La loi ESS : les entreprises sociales ont leur loi … pas les associations citoyennes !
Le 31 juillet 2014 a été adoptée la loi relative à l’Économie Sociale et Solidaire (ESS). Suite à la parution d’un guide pratique édité par le ministère de la vie associative, vous êtes nombreux à nous solliciter pour connaître le positionnement du CAC concernant les avancées législatives qui concernent les associations. Aussi nous avons pris le temps d’analyser cette loi article par article, notamment pour étudier les dispositions qui concernent les associations citoyennes.
1°) ESS et Associations Citoyennes : deux réalités distinctes !
La loi consacre le caractère marchand des organisations de l’Économie Sociale et Solidaire qui s’y réfèrent et ce, dès l’exposé des motifs : « Le projet de loi s’inscrit dans le cadre de l’initiative de la Commission européenne pour promouvoir ce secteur comme un acteur à part entière d’une économie sociale de marché hautement compétitive ». Cela ne peut pas concerner l’ensemble des associations. Cette loi, dans son esprit, officialise la distinction entre associations citoyennes et entreprises de l’ESS.

# # # # #

▶ Consigne 1
Recopiez le passage du texte sur la loi ESS qui va de « 1°) ESS et Associations » à « entreprises de l’ESS. », en substituant « Union européenne » à « Commission européenne ».
▶ Consigne 2
Relevez tous les organismes et institutions que cite le texte sur la loi ESS.

▶ Données fournies
# # # # #

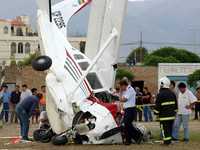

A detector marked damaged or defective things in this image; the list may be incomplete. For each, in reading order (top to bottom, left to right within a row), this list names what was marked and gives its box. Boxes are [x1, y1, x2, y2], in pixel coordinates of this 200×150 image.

crashed airplane [32, 0, 150, 145]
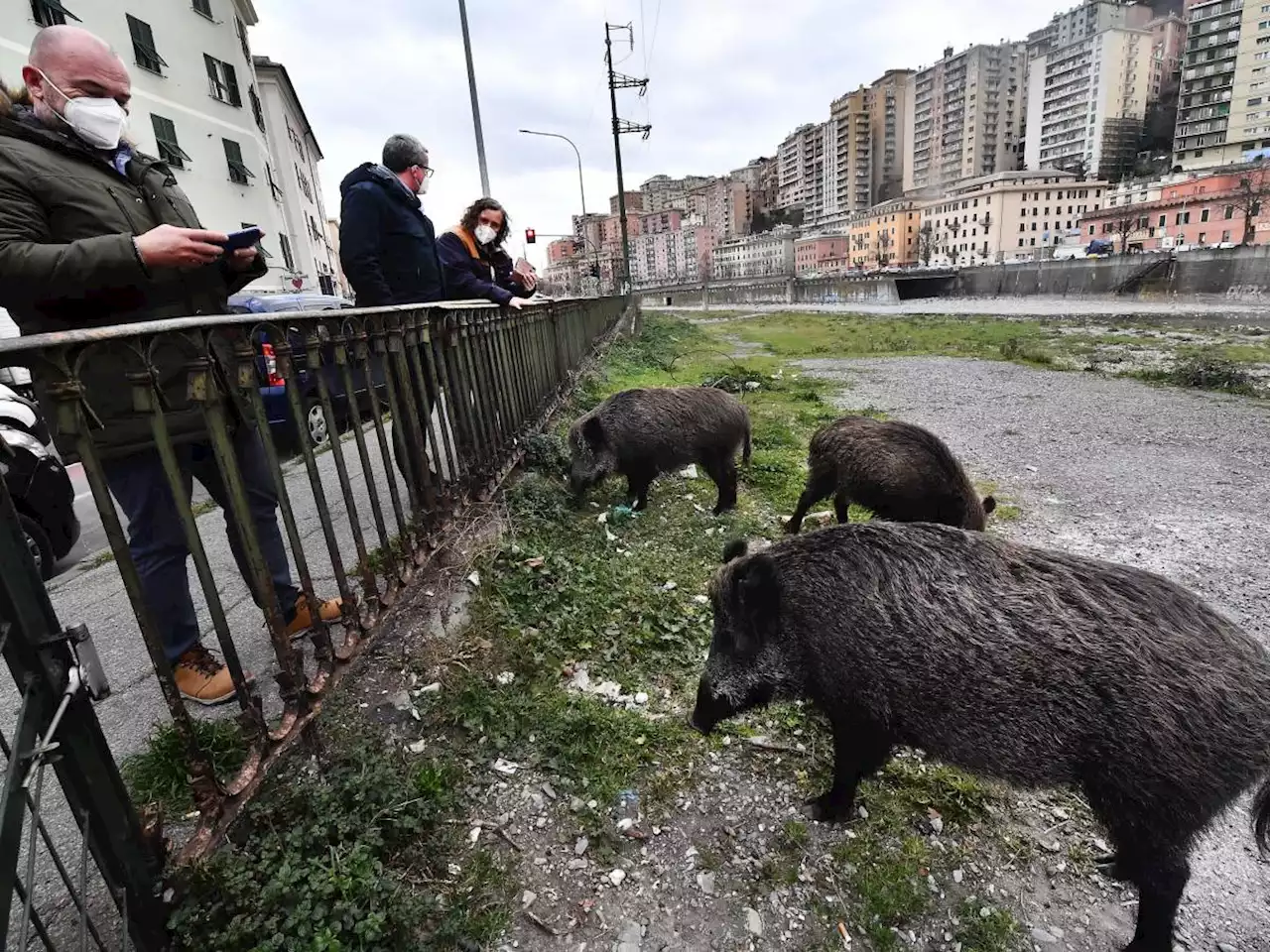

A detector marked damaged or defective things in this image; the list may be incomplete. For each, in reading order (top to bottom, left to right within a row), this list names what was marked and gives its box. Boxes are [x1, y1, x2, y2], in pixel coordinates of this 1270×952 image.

# # # # #

▶ Votre réponse 1
1°) ESS et Associations Citoyennes : deux réalités distinctes !
La loi consacre le caractère marchand des organisations de l’Économie Sociale et Solidaire qui s’y réfèrent et ce, dès l’exposé des motifs : « Le projet de loi s’inscrit dans le cadre de l’initiative de la Union européenne pour promouvoir ce secteur comme un acteur à part entière d’une économie sociale de marché hautement compétitive ». Cela ne peut pas concerner l’ensemble des associations. Cette loi, dans son esprit, officialise la distinction entre associations citoyennes et entreprises de l’ESS.

▶ Votre réponse 2
- le ministère de la vie associative
- le CAC
- la Commission européenne